Texas Railroad Commissioner David Porter said he would push the Railroad Commission – the state’s main drilling regulator – to complete the entire rulemaking process by July 1, 2012.
“In order for Texans to maintain confidence in the oil and gas industry, it is important for us to get this done as quickly as possible,” Porter said in a statement. “We need to assure the public that hydraulic fracturing is safe and responsible – and has been for the past sixty years – and we need to do it now.”
Under existing rules, companies must list just some of the chemicals used in fracturing on Material Safety Data Sheets, documents kept on worksites to help officials respond to emergencies such as spills or accidental exposures to hazardous chemicals. Some chemicals are exempt if the companies claim they are trade secrets, while others simply aren’t covered by the requirements.

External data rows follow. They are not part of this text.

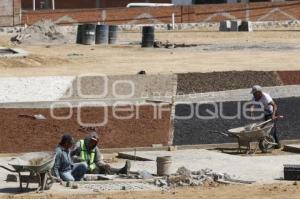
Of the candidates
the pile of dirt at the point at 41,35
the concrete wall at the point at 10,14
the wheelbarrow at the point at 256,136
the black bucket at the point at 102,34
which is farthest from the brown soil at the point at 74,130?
the concrete wall at the point at 10,14

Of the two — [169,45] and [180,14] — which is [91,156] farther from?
[180,14]

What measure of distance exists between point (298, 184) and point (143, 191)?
3.11m

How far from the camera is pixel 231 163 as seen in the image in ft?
70.1

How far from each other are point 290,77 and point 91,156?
17219 millimetres

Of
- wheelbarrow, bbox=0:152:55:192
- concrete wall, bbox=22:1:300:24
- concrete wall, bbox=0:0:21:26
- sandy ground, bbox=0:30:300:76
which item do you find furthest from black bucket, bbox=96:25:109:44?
wheelbarrow, bbox=0:152:55:192

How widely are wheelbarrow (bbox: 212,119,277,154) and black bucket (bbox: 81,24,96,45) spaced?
30.7 meters

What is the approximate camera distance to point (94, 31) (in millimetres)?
53812

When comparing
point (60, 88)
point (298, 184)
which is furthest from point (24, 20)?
point (298, 184)

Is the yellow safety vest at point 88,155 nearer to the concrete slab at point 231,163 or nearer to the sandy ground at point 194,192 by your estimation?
the sandy ground at point 194,192

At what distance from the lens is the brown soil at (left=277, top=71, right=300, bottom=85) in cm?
3434

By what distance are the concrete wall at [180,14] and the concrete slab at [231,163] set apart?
45.5 meters

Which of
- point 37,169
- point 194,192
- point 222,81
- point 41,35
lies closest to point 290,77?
point 222,81

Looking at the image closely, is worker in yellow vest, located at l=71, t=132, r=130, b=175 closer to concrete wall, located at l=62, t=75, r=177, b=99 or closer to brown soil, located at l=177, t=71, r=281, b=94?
concrete wall, located at l=62, t=75, r=177, b=99

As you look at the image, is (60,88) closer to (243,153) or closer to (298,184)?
(243,153)
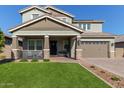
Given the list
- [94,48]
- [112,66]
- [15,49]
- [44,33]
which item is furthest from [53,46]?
[112,66]

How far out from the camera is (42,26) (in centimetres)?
2175

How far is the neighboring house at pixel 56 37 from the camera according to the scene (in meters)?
21.6

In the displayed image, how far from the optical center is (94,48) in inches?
1026

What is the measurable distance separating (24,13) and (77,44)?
10520 millimetres

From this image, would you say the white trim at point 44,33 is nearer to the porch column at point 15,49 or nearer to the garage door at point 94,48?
the porch column at point 15,49

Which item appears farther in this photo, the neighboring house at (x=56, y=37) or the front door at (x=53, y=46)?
the front door at (x=53, y=46)

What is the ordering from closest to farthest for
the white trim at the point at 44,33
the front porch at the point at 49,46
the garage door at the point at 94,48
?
the white trim at the point at 44,33, the front porch at the point at 49,46, the garage door at the point at 94,48

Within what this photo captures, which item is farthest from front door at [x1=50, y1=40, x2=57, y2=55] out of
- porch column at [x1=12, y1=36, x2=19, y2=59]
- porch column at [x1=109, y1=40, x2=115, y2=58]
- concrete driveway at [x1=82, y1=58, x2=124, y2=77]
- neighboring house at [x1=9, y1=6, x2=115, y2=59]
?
concrete driveway at [x1=82, y1=58, x2=124, y2=77]

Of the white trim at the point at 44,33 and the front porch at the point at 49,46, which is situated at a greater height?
the white trim at the point at 44,33

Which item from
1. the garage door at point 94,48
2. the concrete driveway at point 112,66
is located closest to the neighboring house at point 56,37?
the garage door at point 94,48

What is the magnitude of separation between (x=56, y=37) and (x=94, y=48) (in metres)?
5.67

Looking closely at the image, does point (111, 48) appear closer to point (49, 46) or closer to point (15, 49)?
point (49, 46)

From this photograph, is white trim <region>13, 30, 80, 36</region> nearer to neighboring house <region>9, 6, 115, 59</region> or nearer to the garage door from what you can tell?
neighboring house <region>9, 6, 115, 59</region>
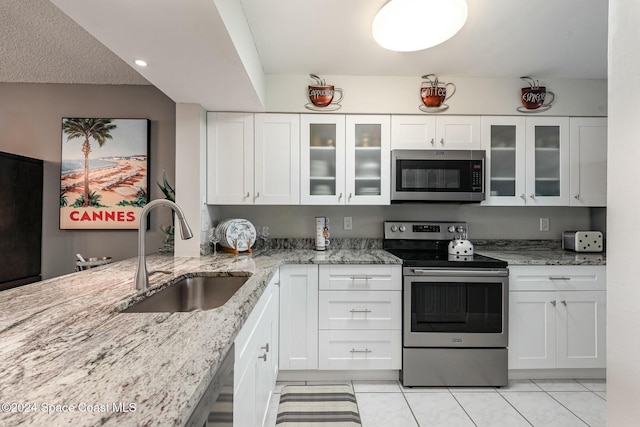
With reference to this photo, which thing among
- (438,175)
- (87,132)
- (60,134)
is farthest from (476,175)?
(60,134)

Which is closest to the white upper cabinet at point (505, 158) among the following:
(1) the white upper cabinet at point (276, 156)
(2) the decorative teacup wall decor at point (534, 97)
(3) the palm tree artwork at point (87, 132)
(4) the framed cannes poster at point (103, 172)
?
(2) the decorative teacup wall decor at point (534, 97)

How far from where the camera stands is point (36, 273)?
285 cm

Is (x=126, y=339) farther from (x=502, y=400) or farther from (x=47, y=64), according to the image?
(x=47, y=64)

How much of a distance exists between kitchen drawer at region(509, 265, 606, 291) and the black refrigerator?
3.97m

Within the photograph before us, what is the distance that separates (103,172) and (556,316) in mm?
3910

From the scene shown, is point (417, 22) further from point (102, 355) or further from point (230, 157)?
point (102, 355)

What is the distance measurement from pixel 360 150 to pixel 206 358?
2222mm

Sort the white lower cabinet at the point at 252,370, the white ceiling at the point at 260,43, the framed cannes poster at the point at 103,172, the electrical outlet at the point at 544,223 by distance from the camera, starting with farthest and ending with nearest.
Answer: the electrical outlet at the point at 544,223, the framed cannes poster at the point at 103,172, the white ceiling at the point at 260,43, the white lower cabinet at the point at 252,370

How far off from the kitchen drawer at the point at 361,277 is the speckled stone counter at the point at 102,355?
101cm

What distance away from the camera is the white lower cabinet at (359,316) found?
2.30m

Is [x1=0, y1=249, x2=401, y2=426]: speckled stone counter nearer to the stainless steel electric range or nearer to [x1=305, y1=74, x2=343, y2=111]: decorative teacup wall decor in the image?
the stainless steel electric range

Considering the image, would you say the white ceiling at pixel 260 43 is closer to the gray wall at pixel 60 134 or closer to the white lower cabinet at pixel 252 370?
the gray wall at pixel 60 134

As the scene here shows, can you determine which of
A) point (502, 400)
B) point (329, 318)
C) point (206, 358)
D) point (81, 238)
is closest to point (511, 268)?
point (502, 400)

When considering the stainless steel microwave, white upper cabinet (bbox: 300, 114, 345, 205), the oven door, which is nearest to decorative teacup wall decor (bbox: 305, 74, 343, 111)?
white upper cabinet (bbox: 300, 114, 345, 205)
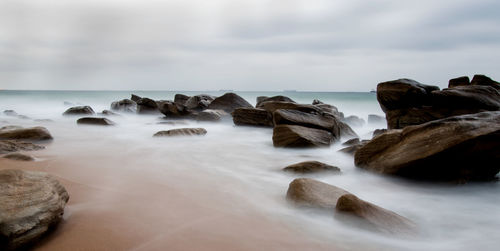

In response to public concerns about hazardous chemicals, the industry voluntarily has been sharing fracturing fluid information from the data sheets for specific wells through a website, FracFocus.org.
The new Texas law makes that reporting mandatory for all wells drilled in Texas, and will require listing of chemicals not currently required on the data sheets. But the Railroad Commission had until July 2012 to write the rules for reporting the MSDS data and until July 2013 for the second set of information.
Porter’s pledge is to have all the data posted by July 2012.
The Railroad Commission will begin the rulemaking process at its next open conference this month and will hold open meetings throughout the state in coming months to gather public comment.
Last month Porter said he was working to form an Eagle Ford Shale Task Force to look at a range of issues such as water use.
Earlier this week Texas Railroad Commissioner Elizabeth Ames Jones told a congressional committee that fears of hydraulic fracturing were largely unfounded. It’s more likely that well casing problems or poor cement jobs would to lead to water contamination issues, she said.